(Work required) Pick out every line in the records below that contains the word "instances", and copy each of those lines in full.

- - - - - - -

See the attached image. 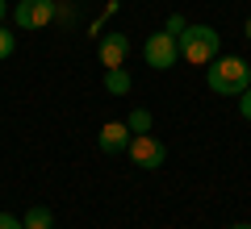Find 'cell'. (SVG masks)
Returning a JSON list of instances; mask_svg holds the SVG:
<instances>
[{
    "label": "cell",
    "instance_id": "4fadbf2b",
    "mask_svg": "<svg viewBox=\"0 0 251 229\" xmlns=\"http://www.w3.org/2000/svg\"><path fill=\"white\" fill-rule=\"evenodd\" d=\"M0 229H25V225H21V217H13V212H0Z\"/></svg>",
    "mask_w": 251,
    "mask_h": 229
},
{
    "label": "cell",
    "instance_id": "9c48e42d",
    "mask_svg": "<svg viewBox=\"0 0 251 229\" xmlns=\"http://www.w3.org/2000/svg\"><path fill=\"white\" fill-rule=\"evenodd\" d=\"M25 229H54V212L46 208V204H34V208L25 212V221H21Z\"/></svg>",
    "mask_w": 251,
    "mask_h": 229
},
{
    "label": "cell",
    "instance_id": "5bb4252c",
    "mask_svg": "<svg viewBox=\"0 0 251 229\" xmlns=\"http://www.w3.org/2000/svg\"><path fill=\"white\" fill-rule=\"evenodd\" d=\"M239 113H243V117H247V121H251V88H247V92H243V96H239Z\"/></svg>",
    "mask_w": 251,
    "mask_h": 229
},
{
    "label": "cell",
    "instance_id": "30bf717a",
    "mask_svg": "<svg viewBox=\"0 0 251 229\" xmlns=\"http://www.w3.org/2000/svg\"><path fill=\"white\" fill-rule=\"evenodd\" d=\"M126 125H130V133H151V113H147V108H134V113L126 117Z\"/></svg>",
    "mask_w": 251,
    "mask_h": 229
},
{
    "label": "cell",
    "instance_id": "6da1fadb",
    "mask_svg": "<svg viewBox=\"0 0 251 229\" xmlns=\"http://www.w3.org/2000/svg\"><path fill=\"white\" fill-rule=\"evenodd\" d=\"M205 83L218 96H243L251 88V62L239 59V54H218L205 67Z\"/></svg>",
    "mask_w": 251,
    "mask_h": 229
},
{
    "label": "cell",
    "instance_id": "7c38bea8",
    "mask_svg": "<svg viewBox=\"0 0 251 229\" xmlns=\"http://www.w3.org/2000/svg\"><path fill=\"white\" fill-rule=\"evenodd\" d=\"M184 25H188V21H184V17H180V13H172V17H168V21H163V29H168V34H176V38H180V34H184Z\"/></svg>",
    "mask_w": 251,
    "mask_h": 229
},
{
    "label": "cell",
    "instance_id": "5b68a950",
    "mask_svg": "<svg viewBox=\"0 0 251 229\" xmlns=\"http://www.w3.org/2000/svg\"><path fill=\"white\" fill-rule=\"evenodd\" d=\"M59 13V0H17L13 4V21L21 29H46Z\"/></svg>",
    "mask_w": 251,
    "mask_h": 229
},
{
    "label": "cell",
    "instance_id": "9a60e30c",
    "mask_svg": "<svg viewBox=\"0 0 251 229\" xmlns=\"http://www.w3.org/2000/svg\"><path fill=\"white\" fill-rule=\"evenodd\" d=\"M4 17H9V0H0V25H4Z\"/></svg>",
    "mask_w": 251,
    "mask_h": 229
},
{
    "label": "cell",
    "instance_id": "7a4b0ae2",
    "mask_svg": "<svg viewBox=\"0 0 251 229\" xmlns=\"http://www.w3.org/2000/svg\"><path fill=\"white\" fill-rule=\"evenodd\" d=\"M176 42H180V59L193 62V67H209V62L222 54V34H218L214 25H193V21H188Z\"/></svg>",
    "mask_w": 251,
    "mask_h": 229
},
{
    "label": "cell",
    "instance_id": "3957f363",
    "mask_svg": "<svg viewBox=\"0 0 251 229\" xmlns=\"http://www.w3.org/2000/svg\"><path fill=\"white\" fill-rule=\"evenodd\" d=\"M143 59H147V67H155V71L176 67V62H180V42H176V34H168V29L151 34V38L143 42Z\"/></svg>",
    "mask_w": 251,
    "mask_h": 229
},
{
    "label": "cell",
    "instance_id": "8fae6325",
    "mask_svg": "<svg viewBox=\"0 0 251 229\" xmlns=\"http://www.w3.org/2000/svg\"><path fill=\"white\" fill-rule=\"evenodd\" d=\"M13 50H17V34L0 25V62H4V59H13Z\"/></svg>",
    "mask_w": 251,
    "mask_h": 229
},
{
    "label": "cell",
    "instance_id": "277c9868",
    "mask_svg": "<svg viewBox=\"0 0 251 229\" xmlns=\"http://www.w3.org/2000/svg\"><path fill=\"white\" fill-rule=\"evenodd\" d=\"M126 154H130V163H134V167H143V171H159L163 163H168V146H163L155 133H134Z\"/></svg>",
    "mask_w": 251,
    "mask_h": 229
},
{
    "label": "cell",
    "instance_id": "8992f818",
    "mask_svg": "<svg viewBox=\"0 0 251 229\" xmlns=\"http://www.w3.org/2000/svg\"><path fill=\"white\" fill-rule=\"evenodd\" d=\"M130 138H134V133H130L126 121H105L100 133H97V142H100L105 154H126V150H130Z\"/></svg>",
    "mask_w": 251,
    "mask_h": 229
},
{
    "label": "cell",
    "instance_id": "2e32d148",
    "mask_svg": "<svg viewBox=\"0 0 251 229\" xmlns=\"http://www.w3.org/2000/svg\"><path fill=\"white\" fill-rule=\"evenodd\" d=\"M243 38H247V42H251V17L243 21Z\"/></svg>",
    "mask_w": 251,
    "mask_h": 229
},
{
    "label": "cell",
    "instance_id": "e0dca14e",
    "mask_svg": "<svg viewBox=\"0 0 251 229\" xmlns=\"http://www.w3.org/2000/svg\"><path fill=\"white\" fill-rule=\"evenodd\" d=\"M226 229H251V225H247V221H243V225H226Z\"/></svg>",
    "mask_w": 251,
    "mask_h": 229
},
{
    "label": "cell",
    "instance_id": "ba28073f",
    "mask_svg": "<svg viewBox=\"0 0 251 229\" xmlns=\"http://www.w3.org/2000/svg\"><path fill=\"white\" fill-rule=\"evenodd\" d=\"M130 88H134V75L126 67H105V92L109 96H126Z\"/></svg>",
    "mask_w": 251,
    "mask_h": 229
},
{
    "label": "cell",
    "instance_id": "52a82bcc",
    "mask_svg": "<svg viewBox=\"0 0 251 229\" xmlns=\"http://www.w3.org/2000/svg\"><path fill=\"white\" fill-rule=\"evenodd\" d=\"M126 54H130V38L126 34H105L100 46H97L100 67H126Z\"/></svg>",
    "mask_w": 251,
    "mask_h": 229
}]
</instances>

- - - - - - -

(Task solution)
Returning a JSON list of instances; mask_svg holds the SVG:
<instances>
</instances>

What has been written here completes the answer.